## Given instruction
Answer these from the notes on synthetic fibers and plastic:
1. What is a fiber used to make?
2. What three examples of synthetic fibers are given?
3. What is polymerization?

## Excerpted passage
☆ ☆ ☆ ☆ ☆

Ch – 3 Synthetic Fibres & Plastic

Important Notes:

  • A fibre is a strong and flexible thread-like material which is used to make fabric.
  • Fibres are of two types: Natural fibres and Synthetic fibres.
  • Natural fibres are those fibres which are obtained from plants or animals. For eg: wool, silk, cotton, etc.
  • Synthetic fibres are those fibres which are obtained through different chemical processes in industries. For eg: Rayon, Nylon, Polyester, etc.
  • A monomer is a small molecule which can combine together end to end in large number to form a larger unit.
  • A polymer is a very large unit formed by the combination of a large number of smaller molecules joined end to end by chemical bonds.
  • Polymerisation is a process of joining together a large number of smaller molecules to form a very large molecule.

☆ ☆ ☆ ☆ ☆

## Data block
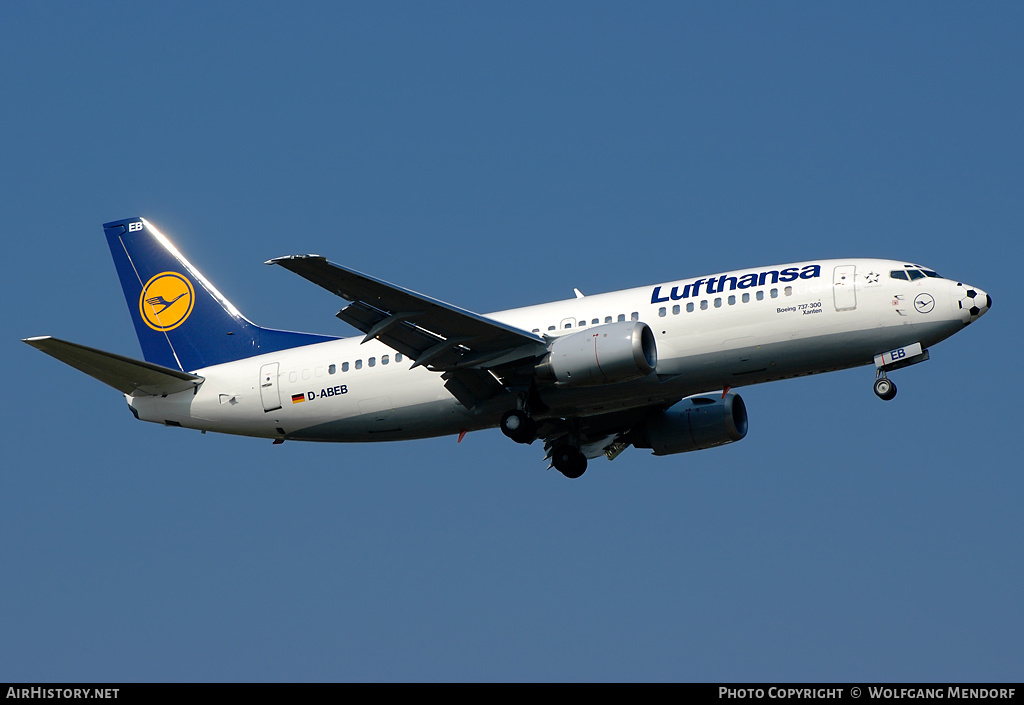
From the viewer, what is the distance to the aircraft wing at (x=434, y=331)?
3009 centimetres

☆ ☆ ☆ ☆ ☆

## Expected answer
1. Fabric.
2. Rayon, nylon, and polyester.
3. It is a process of joining together a large number of smaller molecules to form a very large molecule.